**TEXTO DEL DOCUMENTO**
+++++

Por años guardamos sus libros de letras y fonemas y sus dibujos. Uno está en el recuerdo, único, irrepetible; es aquel en que le pidieron que dibujara a su madre. El procedió. Me puso una cabeza grande, con pelo negro, apenas visible sobre la frente y la parte de atrás de las orejas. Cubriendo el cuerpo espigado me colocó una blusa de rayas y una falda ampona, como de bailarina de can-can. Los dedos de mis dos manos eran largos también, en forma de espaguetis. Al calce, una leyenda insólita remataba la imagen que, cual instantánea amorosa, se fijó en mi memoria. “My mother is six foot tall and writes books” (Mi madre, escribe libros y mide seis pies.)

+++++

(Registros de datos)
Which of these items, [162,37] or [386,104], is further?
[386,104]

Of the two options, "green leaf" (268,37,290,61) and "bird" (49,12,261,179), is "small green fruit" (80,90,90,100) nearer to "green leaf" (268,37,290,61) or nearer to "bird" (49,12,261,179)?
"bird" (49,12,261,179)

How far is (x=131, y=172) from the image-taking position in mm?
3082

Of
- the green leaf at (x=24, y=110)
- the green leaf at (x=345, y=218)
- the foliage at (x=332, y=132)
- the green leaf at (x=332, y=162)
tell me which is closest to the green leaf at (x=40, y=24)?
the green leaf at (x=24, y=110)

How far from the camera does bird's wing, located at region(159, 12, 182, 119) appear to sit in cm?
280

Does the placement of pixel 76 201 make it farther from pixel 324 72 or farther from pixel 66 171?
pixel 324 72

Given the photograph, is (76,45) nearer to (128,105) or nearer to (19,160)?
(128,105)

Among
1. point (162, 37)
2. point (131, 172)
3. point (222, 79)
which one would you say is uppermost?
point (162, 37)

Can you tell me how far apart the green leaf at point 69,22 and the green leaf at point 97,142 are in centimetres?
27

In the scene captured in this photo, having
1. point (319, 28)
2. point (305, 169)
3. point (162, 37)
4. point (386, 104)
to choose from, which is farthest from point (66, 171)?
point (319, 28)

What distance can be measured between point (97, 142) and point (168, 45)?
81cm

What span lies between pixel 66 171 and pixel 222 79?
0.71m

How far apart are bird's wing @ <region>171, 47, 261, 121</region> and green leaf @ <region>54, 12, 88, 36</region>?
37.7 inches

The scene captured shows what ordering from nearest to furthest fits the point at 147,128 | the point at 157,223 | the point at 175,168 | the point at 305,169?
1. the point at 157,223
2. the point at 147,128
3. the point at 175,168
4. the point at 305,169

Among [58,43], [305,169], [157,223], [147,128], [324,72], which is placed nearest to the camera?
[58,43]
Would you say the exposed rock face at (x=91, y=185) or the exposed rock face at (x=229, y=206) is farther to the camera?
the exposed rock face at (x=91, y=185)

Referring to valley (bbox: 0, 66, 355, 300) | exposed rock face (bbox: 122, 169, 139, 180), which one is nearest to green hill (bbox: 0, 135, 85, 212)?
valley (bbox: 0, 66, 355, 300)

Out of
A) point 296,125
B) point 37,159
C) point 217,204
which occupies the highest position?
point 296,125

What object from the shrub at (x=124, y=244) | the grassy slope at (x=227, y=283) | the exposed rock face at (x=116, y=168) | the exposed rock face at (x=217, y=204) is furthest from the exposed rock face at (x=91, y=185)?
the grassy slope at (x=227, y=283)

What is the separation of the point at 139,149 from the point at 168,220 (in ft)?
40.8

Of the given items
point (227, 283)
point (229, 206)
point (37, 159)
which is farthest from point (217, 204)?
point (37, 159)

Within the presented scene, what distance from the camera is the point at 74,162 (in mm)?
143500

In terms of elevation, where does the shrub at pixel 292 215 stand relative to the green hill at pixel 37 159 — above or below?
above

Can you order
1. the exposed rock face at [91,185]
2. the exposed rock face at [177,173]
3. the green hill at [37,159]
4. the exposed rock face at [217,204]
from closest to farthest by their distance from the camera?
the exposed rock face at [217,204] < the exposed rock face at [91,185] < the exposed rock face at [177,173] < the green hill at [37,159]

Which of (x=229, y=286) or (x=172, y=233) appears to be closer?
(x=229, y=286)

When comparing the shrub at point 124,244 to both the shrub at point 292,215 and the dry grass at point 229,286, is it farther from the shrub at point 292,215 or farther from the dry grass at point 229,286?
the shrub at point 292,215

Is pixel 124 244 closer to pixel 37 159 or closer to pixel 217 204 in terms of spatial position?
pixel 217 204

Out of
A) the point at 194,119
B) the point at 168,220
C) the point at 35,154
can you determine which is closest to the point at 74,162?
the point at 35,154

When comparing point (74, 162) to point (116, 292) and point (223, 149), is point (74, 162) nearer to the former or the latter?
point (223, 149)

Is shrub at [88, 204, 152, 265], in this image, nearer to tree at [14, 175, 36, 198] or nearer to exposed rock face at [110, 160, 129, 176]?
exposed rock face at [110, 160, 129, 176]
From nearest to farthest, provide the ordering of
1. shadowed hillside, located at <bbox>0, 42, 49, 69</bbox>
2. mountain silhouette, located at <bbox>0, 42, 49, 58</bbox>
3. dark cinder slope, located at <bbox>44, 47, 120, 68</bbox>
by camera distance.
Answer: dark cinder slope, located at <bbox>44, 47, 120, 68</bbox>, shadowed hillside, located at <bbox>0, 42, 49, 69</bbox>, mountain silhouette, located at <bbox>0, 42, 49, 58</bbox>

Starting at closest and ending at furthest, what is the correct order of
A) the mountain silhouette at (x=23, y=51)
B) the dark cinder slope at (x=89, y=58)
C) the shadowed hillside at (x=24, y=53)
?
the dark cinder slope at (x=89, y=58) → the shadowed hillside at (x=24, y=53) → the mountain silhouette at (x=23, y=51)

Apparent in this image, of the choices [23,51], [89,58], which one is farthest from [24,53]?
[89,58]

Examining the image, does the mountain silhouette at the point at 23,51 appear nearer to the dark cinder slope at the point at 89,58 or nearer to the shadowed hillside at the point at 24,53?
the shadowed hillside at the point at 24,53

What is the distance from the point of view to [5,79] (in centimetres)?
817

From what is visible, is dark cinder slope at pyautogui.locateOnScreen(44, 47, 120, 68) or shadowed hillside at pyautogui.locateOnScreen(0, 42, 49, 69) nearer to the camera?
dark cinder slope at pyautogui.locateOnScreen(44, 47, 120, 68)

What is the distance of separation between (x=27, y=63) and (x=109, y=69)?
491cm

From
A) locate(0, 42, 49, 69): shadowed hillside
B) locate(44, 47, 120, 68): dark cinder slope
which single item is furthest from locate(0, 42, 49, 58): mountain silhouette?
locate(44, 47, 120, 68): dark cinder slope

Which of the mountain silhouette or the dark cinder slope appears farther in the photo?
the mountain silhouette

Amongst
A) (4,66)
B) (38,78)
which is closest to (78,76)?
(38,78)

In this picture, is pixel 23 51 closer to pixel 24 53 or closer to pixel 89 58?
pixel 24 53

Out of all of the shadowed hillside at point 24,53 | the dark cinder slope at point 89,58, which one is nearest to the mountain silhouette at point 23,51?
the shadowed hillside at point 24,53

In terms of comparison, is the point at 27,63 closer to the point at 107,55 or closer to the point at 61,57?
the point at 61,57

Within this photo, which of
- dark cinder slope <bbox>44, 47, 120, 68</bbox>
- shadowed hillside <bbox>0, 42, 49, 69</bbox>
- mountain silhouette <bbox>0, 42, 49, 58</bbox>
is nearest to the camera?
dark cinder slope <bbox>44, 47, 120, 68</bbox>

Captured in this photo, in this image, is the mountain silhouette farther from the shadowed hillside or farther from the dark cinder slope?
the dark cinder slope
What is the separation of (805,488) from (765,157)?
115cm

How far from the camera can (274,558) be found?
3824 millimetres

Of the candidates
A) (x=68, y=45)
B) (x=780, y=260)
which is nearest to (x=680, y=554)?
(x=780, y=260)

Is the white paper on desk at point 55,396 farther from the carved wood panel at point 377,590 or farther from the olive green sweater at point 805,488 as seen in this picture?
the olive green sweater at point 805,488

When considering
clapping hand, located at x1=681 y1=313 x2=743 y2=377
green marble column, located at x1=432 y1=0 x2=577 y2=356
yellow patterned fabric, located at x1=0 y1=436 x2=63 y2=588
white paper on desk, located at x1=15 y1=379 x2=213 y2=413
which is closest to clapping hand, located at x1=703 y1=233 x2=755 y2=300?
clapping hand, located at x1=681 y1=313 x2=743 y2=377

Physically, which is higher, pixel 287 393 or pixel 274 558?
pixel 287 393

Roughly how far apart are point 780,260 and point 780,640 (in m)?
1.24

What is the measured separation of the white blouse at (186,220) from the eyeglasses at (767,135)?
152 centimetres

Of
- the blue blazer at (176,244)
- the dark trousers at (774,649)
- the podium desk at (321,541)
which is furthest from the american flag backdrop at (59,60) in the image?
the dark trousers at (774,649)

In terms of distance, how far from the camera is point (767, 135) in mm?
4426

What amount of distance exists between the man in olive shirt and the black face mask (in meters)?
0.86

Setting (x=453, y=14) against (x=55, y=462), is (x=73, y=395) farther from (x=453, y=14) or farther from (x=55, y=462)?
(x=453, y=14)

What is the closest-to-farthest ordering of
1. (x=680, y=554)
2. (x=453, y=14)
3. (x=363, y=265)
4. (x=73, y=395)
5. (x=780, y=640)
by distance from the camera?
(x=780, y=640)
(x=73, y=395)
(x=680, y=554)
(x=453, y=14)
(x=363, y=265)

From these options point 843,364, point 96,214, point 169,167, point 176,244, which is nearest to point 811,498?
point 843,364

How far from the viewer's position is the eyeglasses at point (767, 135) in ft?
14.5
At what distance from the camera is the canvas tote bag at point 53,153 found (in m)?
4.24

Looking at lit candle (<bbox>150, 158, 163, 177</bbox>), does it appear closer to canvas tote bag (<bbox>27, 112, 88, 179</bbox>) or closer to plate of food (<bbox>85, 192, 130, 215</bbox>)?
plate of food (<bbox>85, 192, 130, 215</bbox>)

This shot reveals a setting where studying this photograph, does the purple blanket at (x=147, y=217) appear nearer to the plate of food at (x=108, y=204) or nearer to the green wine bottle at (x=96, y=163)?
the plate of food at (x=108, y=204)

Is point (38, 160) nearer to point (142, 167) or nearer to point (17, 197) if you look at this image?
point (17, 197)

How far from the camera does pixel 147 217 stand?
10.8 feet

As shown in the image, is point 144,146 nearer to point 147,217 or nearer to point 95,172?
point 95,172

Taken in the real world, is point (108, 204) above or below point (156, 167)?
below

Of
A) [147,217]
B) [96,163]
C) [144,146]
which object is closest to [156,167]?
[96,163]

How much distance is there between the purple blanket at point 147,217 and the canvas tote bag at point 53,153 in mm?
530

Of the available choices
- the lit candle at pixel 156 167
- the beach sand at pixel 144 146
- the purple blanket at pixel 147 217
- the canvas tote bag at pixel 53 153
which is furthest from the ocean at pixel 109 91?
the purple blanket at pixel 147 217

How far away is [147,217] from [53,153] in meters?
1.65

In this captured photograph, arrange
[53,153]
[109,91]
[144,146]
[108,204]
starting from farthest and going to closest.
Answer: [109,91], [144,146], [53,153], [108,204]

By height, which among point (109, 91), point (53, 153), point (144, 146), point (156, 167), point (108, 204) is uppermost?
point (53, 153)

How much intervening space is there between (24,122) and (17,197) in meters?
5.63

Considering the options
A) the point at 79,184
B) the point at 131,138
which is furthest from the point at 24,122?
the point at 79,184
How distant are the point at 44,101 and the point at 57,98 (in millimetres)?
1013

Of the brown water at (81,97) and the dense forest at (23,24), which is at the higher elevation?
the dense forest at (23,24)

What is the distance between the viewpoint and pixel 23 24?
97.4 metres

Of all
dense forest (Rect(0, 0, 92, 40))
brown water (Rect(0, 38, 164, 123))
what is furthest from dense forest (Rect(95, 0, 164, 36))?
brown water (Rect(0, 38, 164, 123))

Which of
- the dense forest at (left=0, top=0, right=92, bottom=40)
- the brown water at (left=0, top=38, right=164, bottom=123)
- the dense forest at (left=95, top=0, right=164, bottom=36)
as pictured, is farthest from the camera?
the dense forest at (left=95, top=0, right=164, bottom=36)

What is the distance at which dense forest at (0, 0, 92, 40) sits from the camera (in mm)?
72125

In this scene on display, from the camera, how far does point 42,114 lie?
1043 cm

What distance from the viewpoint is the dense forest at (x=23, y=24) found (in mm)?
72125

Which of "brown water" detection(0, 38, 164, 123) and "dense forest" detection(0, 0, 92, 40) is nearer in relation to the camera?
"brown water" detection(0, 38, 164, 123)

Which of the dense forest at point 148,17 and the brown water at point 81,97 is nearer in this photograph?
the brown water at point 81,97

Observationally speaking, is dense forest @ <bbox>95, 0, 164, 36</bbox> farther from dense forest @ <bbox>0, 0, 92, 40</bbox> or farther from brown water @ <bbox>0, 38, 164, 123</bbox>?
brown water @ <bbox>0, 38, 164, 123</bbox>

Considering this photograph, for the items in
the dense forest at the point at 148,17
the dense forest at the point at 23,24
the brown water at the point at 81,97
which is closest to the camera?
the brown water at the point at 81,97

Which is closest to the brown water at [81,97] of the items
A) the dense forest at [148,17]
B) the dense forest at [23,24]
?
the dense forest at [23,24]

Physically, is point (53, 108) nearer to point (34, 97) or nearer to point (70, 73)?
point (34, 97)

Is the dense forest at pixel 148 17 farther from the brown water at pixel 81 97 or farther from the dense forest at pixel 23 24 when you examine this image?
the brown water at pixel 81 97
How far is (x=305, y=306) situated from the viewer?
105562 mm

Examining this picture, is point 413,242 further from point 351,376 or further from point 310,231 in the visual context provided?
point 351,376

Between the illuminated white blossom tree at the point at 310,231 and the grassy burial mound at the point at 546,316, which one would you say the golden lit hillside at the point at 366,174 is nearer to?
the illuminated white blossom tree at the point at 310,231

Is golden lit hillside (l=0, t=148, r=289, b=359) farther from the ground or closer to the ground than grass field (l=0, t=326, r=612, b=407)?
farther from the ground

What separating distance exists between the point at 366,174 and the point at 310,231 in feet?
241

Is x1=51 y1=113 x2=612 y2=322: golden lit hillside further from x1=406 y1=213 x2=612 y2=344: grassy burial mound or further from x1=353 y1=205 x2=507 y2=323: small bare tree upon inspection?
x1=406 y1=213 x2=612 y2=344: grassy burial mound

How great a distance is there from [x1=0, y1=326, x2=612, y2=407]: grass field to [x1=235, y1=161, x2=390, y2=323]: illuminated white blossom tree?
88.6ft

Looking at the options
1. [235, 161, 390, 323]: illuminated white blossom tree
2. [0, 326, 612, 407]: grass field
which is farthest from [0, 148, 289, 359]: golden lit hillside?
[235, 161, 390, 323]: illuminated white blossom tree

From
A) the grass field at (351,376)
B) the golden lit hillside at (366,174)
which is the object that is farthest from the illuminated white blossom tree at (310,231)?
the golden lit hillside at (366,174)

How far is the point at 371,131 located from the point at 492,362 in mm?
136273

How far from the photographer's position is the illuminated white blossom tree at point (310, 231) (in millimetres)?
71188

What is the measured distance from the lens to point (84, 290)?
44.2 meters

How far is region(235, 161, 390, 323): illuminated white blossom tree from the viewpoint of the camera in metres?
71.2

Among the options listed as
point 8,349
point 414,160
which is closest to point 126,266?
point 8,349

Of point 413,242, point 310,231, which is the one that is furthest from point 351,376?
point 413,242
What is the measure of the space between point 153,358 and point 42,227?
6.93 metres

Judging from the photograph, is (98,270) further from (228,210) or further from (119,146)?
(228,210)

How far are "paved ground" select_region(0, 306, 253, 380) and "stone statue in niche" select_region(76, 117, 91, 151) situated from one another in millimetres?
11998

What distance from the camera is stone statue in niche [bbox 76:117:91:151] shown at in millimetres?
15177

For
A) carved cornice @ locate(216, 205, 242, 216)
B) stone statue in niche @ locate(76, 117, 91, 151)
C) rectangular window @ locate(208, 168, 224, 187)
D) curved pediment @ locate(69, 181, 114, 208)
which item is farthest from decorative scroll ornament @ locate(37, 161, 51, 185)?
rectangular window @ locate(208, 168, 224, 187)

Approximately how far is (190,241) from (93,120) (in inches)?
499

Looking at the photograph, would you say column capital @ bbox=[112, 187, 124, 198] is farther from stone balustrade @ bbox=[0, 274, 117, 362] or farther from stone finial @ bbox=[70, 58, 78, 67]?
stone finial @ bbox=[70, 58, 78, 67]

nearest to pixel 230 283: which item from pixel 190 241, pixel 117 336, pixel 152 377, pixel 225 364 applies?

+++++

**TU OBJETIVO**
Por favor, prosigue el texto sobre el dibujo de la madre desde donde se detiene. El listado no es necesario.

**RESPUESTA**
Hace unas cuatro pulgadas me dejó

Ya no le parezco de seis pies. A mi modesto metro sesenta y dos Gus me dejó, hace unas cuatro pulgadas. Ahora me mira para abajo con la mirada dulce y condescendiente del hijo mayor. Me corrige el inglés, su deporte favorito; me invita, de cuando en cuando, a entrar en un pasaje de No Fx o a soplarme enterita Dinosaurs will die (los dinosaurios morirán). A veces me da por instarlo a que me revele sus aficiones políticas, o me cuelo en su cuarto para leer sus doodles (grafiteos), en hojas perfectamente detalladas que dibuja con letras pequeñitas que dicen, lo mismo que sus camisetas –que compra vía Internet-, inscripciones originales como “I am not weird, I am just different”, “Idiot savant” o “That´s okay, I live in my own little world”. Ese hijo independiente, circunspecto y pensativo, me recuerda, a momentos, a la jovencita del chaquetón de pana negro con el bordado a mano, sobre la bolsa izquierda “la vida es un blues”. Pero, casi siempre, lo encuentro original, diferente, en ese mundo que poco tiene en común con el mío, tan hábil hoy en las computadoras, como cuando rescató en preescolar el archivo que un compañero de salón había puesto por error en el expediente virtual de la basura.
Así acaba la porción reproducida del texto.